Different fluorescence parameters were recorded to study the effect of temperature on the photosynthetic activities in two contrasting genotypes having different sensitivity to heat stress. Initial fluorescence intensity (F0) measured in the dark-adapted state, when all PSII reaction centers are open, has been used as a thermo-injury index. The increase in the F0 in sensitive genotype PKGU-1 as shown in the image (Figure 4) was evident from the color code bar toward the higher side as well as its corresponding numerical value (Table 11). This sudden change in F0 is associated with photosynthetic membranes that had suffered irreversible injury. These findings have been supported further from earlier reports by Georgieva and Yordanov (1993). In contrast, heat shocked leaf of tolerant genotype had much lower values of initial fluorescence (F0). The maximum Fm and variable fluorescence showed no significant difference between sensitive and tolerant genotypes. However, quantum yield (Fv/Fm) image and its numerical values were distinctly different, suggesting that altered quantum yield was largely affected by initial fluorescence (F0). The higher thermal injury or rise of F0 was observed in the sensitive genotype as compared to the tolerant ones.

The significant decrease in Fv/Fm at high temperature in sensitive genotype (PKGU-1) indicated that plants were under severe stress and that the photochemical efficiency of PSII was severely impaired. This revealed that high temperature significantly affected the photochemistry of PSII leading to photoinhibition (Baker and Rosenqvist, 2004). Furthermore, the sharp decrease in the Fv/Fm at high temperature was due to the increase in F0 under the stress condition. Our results are consistent with earlier reports indicating the decline in Fv/Fm that involves an increase in F0 (Yamada et al., 1996).

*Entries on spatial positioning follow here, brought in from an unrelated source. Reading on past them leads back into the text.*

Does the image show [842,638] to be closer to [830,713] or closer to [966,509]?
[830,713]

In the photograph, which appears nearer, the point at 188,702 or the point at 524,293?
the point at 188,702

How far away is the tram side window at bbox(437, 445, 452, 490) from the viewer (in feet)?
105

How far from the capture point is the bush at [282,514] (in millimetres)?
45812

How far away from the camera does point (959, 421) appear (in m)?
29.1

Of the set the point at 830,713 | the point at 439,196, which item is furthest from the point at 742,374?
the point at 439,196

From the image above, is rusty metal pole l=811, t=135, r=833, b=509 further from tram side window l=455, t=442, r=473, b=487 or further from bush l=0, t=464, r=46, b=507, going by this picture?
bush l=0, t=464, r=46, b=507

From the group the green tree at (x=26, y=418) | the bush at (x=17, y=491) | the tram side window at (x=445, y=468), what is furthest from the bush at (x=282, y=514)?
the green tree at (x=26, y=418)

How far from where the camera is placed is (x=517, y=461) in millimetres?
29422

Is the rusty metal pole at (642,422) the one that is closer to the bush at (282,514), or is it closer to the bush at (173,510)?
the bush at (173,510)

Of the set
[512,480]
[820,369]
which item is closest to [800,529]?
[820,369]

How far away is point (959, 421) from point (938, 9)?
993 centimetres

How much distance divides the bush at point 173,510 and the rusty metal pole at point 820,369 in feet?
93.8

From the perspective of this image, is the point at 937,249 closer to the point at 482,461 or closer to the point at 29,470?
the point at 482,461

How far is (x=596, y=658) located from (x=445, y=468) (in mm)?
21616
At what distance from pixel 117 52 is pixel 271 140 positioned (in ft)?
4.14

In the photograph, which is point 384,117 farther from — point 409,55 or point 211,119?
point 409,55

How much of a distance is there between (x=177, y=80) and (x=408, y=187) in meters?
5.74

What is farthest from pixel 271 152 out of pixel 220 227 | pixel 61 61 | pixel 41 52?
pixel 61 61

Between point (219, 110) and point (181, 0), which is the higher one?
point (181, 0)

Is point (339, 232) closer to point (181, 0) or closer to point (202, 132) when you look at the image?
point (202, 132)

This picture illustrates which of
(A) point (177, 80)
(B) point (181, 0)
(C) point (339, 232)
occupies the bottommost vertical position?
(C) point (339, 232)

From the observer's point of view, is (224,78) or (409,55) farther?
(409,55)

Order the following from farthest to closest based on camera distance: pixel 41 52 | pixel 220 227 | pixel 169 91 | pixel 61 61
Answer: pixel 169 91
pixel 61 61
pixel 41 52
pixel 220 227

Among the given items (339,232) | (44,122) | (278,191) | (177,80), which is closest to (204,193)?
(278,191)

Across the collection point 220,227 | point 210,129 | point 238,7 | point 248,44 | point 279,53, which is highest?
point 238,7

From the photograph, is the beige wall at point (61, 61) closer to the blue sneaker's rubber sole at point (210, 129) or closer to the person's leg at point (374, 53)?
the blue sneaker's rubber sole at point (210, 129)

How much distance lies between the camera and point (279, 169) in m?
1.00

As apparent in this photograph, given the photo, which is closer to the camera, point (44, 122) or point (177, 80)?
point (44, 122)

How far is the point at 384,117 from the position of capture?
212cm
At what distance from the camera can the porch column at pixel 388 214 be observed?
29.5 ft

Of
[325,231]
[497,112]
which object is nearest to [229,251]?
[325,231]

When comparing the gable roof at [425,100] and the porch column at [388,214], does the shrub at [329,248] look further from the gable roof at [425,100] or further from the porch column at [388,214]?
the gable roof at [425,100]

The fluorescence parameters such as maximum fluorescence (Fm), quantum yield (Fv/Fm), and minimal fluorescence (F0) during light to dark transition phases demonstrate the potential ability of a photosynthetic system to recover to normal values that were observed before the illumination by actinic light. In the present study, the decrease in the effective quantum yield Fv/Fm was more pronounced in heat-shocked leaves of the sensitive genotype exposed to light condition compared to the tolerant ones which could likely to be due to photoinhibition of PSII associated with increase in F0. The photoinhibition is often reversible during light to dark transition but it depends on sensitivity of genotype to heat stress and hence recovery might be delayed. The heat tolerant genotype showed complete recovery in Fv/Fm in the dark after 500 s, suggesting that reversible changes of photosystems occurred during continuous illumination up to 250 s (Figure 5). However, in the case of sensitive ones, it appeared to undergo an irreversible change for a longer period and could not recover in the dark phase even after 500 s (Figure 5). The delayed recovery of Fv/Fm could likely be associated with major conformational changes in photosystems to operate in a normal manner.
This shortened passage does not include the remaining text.